To provide a nice middle ground, the reference counted languages were born. In this category we find languages such as Python, Ruby, Perl, and Swift. These are languages which attempt to handle memory in a way that makes it easy to call systems code, most of which has been written in C. They work by counting references to an object. When there are no more references to something, the memory for that thing is automatically reclaimed. This process makes calling into C code much, much easier, as this strategy is much more compatible with the nature of how C (and friends) track memory. to make reference counting thread-safe. Many languages that employ it also employ a mechanism known as a Global Interpreter Lock, which ensures only one thread of execution can run at the same time. Another drawback is that tracking references is computationally expensive. Together, a GIL and the extra time taken to track references introduces considerable overhead. These languages tend to be slow as a result, with the silver lining that since they can call C code, parts of them can be largely sped up by writing them in a systems language.

This slowdown highlights that CPU management is also very important. How to make parallelism possible is usually the question. Different design decisions have different pros and cons. There are two most primary constructs in parallel CPU management. The first is actual, physical OS-level separation of execution paths via threading in the CPU. The second is cooperative scheduling, where different logical execution paths share CPU and yield CPU to other paths when it is convenient.

Most languages allow the programmer to choose between cooperative scheduling and thread-based scheduling. There are notable exceptions. Golang erases the distinction between cooperative execution and threads, letting the compiler and runtime choose which one is most appropriate for the code written. JavaScript is explicitly run on an event loop, whereon cooperative scheduling is embraced. However, JavaScript is single-threaded; it cannot employ OS-level threads. This makes JavaScript really fast for small workloads (millions of tiny JSON blobs for example), but it doesn't have great performance when working on large, batch workloads due to its inability to grab the CPU and hold onto it.

Decision Point: Typed System

Whether or not a language is explicitly typed determines how easy and quickly a progam can be written and expanded in a language.

There is a tension between changing a program and adding to it. Small changes can introduce large effects, so programmers do them carefully and with forethought. By contrast, there is no profit from having no code, so programmers want real speed when starting out.

Type systems hinder the programmer from making changes. Often, design patterns and techniques have to be developed solely for the purpose of working around the type system in order to make changes. However, they also protect the programmer from making incorrect changes. Thus, they help a lot when the program is large and becoming larger, but hinder initial development. Therefore, languages with a type system scale better.

Most code bases being worked on by more than a "pizza-sized" team or that have more than 100k lines of code are mostly code bases written in typed languages. They are often old, because they take a long time to write but also because they last longer.

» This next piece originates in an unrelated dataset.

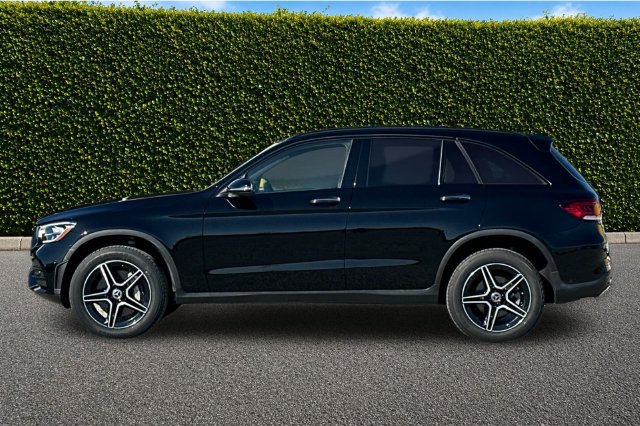 Used 2022 Mercedes-Benz GLC 300 4MATIC image 7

Popular typed languages include Java, Golang, C, and Rust.

Popular untyped languages include Python, Ruby, and JavaScript.

Some languages try to bridge this gap by introducing gradual typing such as Python's mypy. They provide the benefits of a type system to languages which choose to go without them, but they also introduce the drawbacks of a type system. Therefore, they have mixed success in deployment.

Making a language choice will have the most far-reaching effects on our projects because of the type system employed.

Think Long and Hard

The hardest part about the above considerations is that it is difficult to get away from them while staying in the same language. It's not something you can choose now and then fix later (without splitting off functionality into other codebases). They affect the life of the codebase.

Thinking about how to deal with this reality is an open question in our field. Making the right choice about which language to use is important. Think long and hard.